[Material for this exercise]:
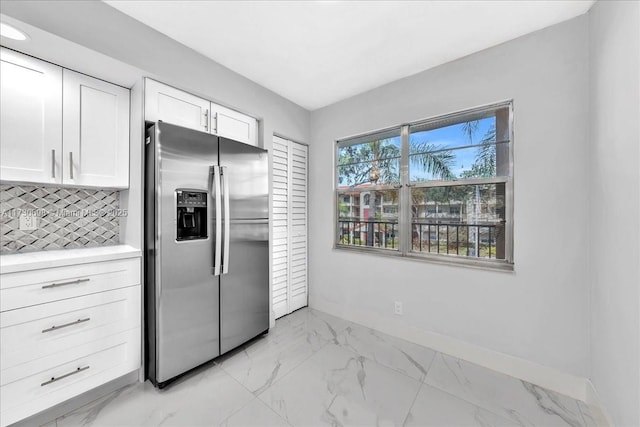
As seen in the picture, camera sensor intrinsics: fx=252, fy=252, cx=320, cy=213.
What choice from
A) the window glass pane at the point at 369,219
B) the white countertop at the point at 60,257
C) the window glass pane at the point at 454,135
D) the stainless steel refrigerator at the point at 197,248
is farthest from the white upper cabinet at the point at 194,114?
the window glass pane at the point at 454,135

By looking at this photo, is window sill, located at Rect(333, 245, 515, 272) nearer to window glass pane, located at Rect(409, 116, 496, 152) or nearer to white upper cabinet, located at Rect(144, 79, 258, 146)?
window glass pane, located at Rect(409, 116, 496, 152)

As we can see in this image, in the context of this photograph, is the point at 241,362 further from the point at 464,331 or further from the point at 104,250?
the point at 464,331

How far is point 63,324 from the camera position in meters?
1.48

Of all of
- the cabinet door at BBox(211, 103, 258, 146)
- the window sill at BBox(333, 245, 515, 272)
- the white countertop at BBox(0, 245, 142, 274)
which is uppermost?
the cabinet door at BBox(211, 103, 258, 146)

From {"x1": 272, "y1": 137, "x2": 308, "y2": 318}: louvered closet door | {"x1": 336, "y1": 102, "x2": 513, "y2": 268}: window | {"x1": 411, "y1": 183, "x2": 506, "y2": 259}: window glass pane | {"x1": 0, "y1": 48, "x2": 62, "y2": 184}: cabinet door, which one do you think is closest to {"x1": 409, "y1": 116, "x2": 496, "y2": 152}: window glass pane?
{"x1": 336, "y1": 102, "x2": 513, "y2": 268}: window

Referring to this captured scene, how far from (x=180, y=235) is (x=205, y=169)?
0.52 m

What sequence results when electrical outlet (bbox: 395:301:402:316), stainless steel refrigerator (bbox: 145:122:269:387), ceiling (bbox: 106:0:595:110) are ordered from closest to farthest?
ceiling (bbox: 106:0:595:110)
stainless steel refrigerator (bbox: 145:122:269:387)
electrical outlet (bbox: 395:301:402:316)

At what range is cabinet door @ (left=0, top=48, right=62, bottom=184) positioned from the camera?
143 cm

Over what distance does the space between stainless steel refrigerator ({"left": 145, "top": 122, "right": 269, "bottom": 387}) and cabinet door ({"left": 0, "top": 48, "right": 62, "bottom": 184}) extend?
50 centimetres

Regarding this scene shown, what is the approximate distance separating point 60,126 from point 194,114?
828 mm

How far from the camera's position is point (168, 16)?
1.67 m

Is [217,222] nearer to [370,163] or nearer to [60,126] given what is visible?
[60,126]

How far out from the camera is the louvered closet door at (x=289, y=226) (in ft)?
9.39

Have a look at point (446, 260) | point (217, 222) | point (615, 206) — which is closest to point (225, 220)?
point (217, 222)
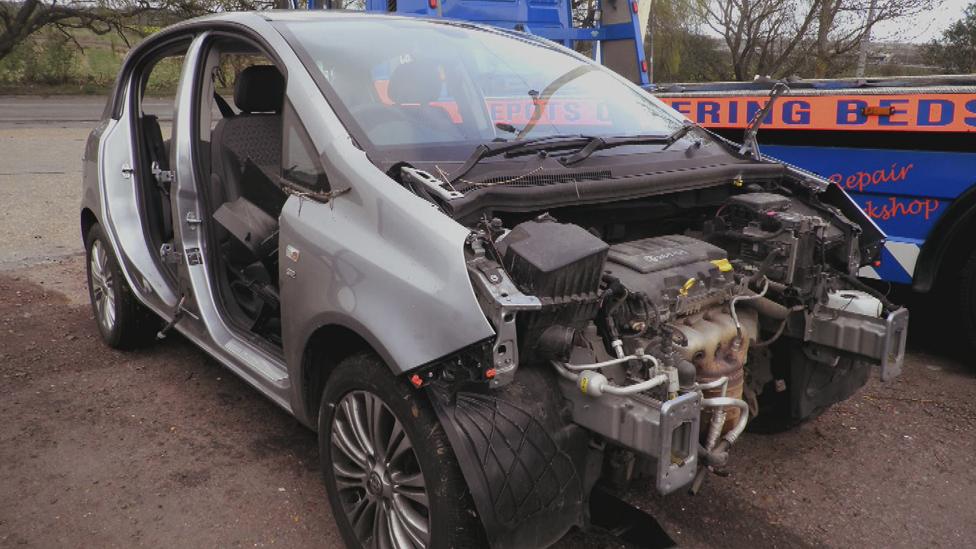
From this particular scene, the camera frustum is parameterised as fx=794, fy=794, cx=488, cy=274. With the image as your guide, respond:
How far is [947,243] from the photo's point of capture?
4637 millimetres

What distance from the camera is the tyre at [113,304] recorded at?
4.65 m

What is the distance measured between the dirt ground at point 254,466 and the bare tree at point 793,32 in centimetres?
1259

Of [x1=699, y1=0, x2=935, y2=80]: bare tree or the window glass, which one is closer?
the window glass

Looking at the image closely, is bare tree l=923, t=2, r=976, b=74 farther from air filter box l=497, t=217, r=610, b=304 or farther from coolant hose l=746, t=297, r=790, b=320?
air filter box l=497, t=217, r=610, b=304

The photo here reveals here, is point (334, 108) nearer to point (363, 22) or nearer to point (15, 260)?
point (363, 22)

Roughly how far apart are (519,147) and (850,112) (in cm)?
284

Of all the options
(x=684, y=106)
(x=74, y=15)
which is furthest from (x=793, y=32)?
(x=74, y=15)

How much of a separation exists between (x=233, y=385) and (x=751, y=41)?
15.9 meters

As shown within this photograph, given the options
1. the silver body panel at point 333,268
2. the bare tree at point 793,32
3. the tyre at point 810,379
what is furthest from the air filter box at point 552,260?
the bare tree at point 793,32

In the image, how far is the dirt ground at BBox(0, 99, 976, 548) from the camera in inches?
122

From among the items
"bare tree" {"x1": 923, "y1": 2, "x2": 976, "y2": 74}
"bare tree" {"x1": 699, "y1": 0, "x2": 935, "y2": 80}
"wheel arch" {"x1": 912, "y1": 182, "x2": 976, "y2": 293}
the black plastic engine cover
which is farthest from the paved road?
"bare tree" {"x1": 923, "y1": 2, "x2": 976, "y2": 74}

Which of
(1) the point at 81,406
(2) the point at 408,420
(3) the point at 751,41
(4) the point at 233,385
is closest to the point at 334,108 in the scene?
(2) the point at 408,420

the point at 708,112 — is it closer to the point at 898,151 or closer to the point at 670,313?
the point at 898,151

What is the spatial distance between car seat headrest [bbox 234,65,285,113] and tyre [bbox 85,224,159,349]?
135cm
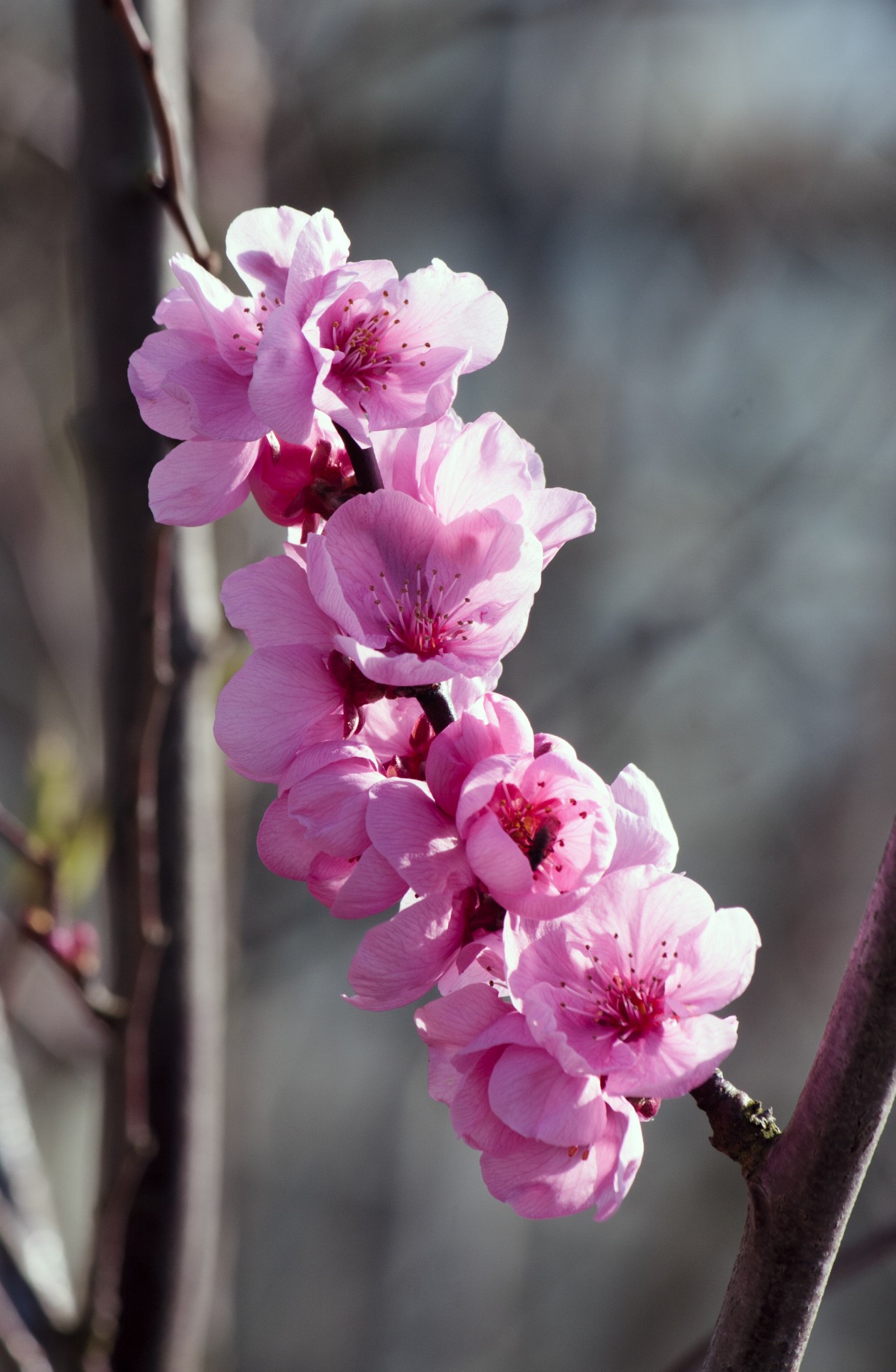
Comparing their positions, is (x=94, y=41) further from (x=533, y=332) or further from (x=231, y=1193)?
(x=231, y=1193)

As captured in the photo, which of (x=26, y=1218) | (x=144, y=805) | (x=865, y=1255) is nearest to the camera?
(x=865, y=1255)

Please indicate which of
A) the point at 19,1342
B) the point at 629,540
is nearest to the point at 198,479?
the point at 19,1342

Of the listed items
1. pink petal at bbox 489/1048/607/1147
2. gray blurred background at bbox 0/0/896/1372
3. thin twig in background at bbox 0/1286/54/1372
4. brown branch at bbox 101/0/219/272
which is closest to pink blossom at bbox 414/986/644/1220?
pink petal at bbox 489/1048/607/1147

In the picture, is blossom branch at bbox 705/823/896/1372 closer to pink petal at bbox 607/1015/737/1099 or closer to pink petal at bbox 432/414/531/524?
pink petal at bbox 607/1015/737/1099

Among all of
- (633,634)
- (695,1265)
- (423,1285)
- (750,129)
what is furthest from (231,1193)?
(750,129)

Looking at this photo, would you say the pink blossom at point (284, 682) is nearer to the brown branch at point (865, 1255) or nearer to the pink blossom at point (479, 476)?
the pink blossom at point (479, 476)

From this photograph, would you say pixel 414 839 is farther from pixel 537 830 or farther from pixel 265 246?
pixel 265 246
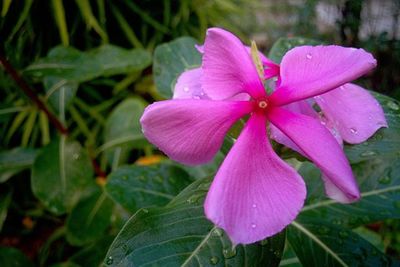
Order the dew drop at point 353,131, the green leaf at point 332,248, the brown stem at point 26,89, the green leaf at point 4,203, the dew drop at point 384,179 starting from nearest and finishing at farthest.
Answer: the dew drop at point 353,131, the green leaf at point 332,248, the dew drop at point 384,179, the brown stem at point 26,89, the green leaf at point 4,203

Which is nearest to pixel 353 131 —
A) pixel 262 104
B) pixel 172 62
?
pixel 262 104

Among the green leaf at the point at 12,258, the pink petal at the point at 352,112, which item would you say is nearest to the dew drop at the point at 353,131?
the pink petal at the point at 352,112

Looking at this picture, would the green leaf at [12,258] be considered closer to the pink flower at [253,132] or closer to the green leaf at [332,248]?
the green leaf at [332,248]

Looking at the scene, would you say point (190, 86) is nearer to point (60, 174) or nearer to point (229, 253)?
point (229, 253)

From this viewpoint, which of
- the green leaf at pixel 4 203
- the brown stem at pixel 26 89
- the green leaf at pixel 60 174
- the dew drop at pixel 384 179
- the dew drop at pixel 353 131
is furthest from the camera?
the green leaf at pixel 4 203

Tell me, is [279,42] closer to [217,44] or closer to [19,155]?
[217,44]

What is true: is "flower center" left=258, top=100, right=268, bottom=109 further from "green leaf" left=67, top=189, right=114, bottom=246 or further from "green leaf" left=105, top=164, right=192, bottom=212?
"green leaf" left=67, top=189, right=114, bottom=246

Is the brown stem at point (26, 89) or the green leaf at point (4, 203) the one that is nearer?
the brown stem at point (26, 89)

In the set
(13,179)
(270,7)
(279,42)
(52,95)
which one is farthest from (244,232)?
(270,7)

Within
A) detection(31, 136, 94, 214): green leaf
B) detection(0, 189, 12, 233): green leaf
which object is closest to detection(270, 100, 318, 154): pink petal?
detection(31, 136, 94, 214): green leaf
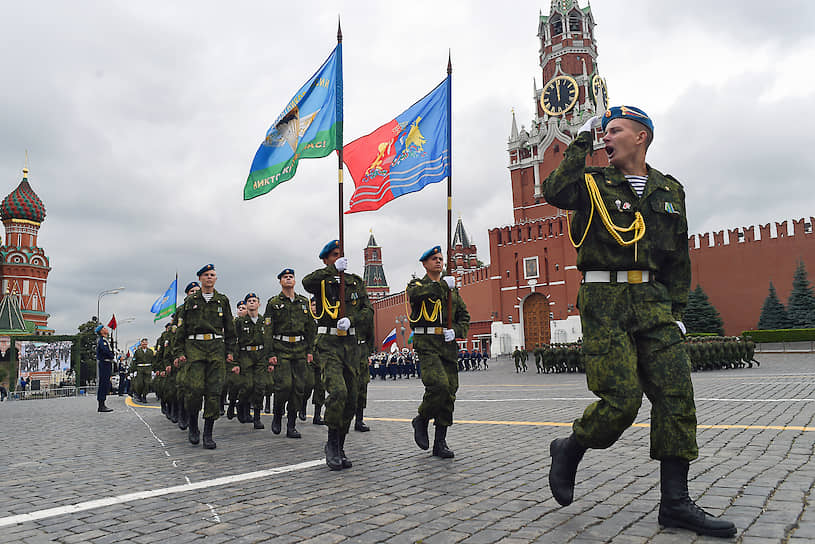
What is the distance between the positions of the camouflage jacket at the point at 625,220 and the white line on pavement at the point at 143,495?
3338 mm

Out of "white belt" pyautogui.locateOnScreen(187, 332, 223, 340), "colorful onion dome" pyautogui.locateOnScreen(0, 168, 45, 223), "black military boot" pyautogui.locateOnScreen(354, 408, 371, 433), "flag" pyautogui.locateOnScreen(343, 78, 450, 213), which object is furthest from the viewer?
"colorful onion dome" pyautogui.locateOnScreen(0, 168, 45, 223)

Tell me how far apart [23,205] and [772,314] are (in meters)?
66.2

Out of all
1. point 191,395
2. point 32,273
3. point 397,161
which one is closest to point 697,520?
point 397,161

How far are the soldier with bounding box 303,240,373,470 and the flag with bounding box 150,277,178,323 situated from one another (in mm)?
15018

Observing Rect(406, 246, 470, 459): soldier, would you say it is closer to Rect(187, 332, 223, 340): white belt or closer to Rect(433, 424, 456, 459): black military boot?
Rect(433, 424, 456, 459): black military boot

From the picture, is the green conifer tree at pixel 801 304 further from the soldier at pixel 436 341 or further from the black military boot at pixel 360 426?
the soldier at pixel 436 341

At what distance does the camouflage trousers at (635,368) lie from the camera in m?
3.29

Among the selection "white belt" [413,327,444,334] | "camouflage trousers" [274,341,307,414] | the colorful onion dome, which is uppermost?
the colorful onion dome

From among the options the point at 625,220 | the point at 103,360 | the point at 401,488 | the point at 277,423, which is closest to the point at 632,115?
the point at 625,220

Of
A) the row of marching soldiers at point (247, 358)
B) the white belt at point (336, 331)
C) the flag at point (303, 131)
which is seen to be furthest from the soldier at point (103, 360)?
the white belt at point (336, 331)

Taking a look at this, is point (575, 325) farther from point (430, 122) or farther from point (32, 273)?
point (32, 273)

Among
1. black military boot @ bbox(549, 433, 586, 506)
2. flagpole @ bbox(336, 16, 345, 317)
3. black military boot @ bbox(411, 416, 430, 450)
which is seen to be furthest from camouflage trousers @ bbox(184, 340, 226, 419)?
black military boot @ bbox(549, 433, 586, 506)

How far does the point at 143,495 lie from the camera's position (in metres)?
4.51

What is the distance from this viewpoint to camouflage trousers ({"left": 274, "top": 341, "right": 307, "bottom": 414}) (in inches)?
340
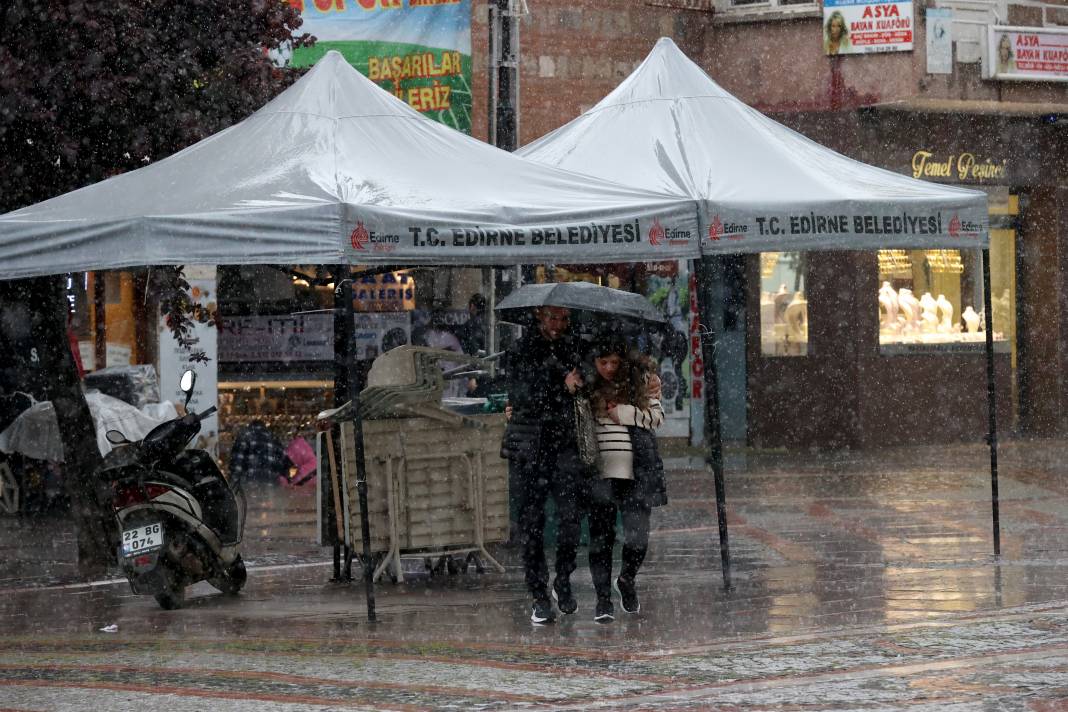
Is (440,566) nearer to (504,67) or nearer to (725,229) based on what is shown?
(725,229)

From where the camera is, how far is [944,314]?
21.3m

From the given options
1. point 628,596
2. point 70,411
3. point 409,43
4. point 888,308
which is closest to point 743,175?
point 628,596

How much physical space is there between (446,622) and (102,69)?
14.2 feet

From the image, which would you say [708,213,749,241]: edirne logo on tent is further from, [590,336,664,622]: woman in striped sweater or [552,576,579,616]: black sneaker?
[552,576,579,616]: black sneaker

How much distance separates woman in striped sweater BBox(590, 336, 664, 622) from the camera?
8875mm

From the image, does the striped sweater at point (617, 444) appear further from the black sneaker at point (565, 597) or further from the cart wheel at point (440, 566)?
the cart wheel at point (440, 566)

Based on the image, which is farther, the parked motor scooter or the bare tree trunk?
the bare tree trunk

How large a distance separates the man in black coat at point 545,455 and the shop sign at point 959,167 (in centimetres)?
1241

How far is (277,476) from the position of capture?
18.2 m

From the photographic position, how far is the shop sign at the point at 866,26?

[Task statement]:
Reproduce verbatim the material from its first line through the line containing "C) the window", including both ends, and omit the pictures.

[Solution to this exercise]:
As seen in the picture, camera sensor intrinsics: fx=252, fy=252, cx=320, cy=213.
What choice from
A) the window glass pane at the point at 369,219
B) the white countertop at the point at 60,257
C) the window glass pane at the point at 454,135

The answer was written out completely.